Given request » Please rewrite the rows below with every "white saucer" swapped for "white plate", leaving everything else unchanged.

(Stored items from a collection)
------

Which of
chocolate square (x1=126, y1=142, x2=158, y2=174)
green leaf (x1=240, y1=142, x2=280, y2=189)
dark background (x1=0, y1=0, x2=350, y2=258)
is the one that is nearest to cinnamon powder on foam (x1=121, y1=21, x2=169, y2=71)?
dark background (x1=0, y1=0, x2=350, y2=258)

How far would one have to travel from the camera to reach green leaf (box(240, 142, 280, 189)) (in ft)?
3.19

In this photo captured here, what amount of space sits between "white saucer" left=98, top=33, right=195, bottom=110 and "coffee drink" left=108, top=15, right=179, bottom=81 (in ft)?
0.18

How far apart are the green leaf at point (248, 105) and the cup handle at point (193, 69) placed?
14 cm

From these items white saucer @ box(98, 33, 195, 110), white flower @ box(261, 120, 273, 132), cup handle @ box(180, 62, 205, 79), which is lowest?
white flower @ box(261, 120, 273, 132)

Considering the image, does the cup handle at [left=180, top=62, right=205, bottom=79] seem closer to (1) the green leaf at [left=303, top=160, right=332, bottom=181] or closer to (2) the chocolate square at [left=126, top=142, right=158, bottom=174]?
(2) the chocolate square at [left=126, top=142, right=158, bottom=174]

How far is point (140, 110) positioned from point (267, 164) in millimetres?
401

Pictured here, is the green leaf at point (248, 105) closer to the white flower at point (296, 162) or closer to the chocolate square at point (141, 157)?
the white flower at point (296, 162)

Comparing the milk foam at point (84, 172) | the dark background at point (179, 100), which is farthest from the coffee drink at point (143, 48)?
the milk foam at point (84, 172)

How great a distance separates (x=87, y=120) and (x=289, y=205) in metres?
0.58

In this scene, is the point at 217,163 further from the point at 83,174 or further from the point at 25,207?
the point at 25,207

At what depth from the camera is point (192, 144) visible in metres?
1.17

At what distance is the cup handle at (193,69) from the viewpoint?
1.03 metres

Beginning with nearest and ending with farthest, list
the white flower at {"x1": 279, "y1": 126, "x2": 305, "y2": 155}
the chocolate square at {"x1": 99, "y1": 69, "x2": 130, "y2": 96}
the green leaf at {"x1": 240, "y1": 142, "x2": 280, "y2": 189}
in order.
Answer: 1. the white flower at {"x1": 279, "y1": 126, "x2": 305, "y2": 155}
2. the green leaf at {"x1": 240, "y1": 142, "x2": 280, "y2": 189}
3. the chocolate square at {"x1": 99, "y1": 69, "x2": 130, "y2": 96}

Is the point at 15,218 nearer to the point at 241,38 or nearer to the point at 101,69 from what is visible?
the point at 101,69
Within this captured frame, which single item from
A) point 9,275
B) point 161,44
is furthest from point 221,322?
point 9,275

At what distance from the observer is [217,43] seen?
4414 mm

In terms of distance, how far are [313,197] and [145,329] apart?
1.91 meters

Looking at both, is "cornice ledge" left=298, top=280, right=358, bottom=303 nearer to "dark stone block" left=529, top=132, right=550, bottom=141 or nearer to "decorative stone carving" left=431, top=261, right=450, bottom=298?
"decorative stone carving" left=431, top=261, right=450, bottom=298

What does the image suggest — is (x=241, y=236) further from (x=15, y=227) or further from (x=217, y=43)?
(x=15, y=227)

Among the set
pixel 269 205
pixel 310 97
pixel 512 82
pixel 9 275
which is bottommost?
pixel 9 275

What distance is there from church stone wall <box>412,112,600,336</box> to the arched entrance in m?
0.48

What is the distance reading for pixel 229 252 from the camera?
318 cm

------

Task result »
Which of
chocolate square (x1=126, y1=142, x2=158, y2=174)
green leaf (x1=240, y1=142, x2=280, y2=189)
dark background (x1=0, y1=0, x2=350, y2=258)
is the one that is nearest to cinnamon powder on foam (x1=121, y1=21, x2=169, y2=71)?
dark background (x1=0, y1=0, x2=350, y2=258)

How far would one have to travel from the camera to reach green leaf (box(240, 142, 280, 189)) (in ft)?
3.19

In this photo captured here, what amount of space sits between "white plate" left=98, top=33, right=195, bottom=110 and "coffee drink" left=108, top=15, right=179, bottom=81 (in ft)?
0.18

How far apart are the green leaf at point (248, 105) and the cup handle at point (193, 69) placed?
14 cm

From these items white plate @ box(98, 33, 195, 110), white flower @ box(261, 120, 273, 132), cup handle @ box(180, 62, 205, 79), which is lowest?
white flower @ box(261, 120, 273, 132)

Considering the image, does the cup handle at [left=180, top=62, right=205, bottom=79] seem closer to (1) the green leaf at [left=303, top=160, right=332, bottom=181] or closer to (2) the chocolate square at [left=126, top=142, right=158, bottom=174]?
(2) the chocolate square at [left=126, top=142, right=158, bottom=174]

How far is point (140, 110) positioned from point (267, 164) in millimetres?
401

Pictured here, is the green leaf at point (248, 105) closer to the white flower at point (296, 162) or closer to the chocolate square at point (141, 157)?
the white flower at point (296, 162)

Comparing the milk foam at point (84, 172) | the dark background at point (179, 100), which is farthest from the coffee drink at point (143, 48)?
the milk foam at point (84, 172)

How great a distance separates (x=87, y=120) and (x=289, y=205) in metres?
0.58

In this scene, is the point at 217,163 further from the point at 83,174 or further from the point at 25,207?
the point at 25,207

At what depth from the camera is point (192, 144) visible in metres?
1.17

At what distance is the cup handle at (193,69) from the viewpoint?
1.03 metres

Beginning with nearest and ending with farthest, list
the white flower at {"x1": 279, "y1": 126, "x2": 305, "y2": 155}
the chocolate square at {"x1": 99, "y1": 69, "x2": 130, "y2": 96}
the green leaf at {"x1": 240, "y1": 142, "x2": 280, "y2": 189}
in order.
Answer: 1. the white flower at {"x1": 279, "y1": 126, "x2": 305, "y2": 155}
2. the green leaf at {"x1": 240, "y1": 142, "x2": 280, "y2": 189}
3. the chocolate square at {"x1": 99, "y1": 69, "x2": 130, "y2": 96}

Is the point at 15,218 nearer to the point at 241,38 or nearer to the point at 101,69 from what is visible?
the point at 101,69
Within this captured frame, which single item from
A) point 9,275
B) point 161,44
is furthest from point 221,322?
point 9,275

At what distance from the observer is [217,43] seen?
4414 mm

In terms of distance, how far are [313,197] and [145,329] apart?
1.91 meters

Looking at both, is "cornice ledge" left=298, top=280, right=358, bottom=303 nearer to "dark stone block" left=529, top=132, right=550, bottom=141 or nearer to "decorative stone carving" left=431, top=261, right=450, bottom=298?
"decorative stone carving" left=431, top=261, right=450, bottom=298

What does the image suggest — is (x=241, y=236) further from (x=15, y=227) or further from (x=217, y=43)?
(x=15, y=227)

Among the set
pixel 269 205
pixel 310 97
pixel 512 82
pixel 9 275
which is bottommost?
pixel 9 275

What distance is there from church stone wall <box>412,112,600,336</box> to the arched entrance in m?
0.48

What is the distance reading for pixel 229 252 from the camera?
318 cm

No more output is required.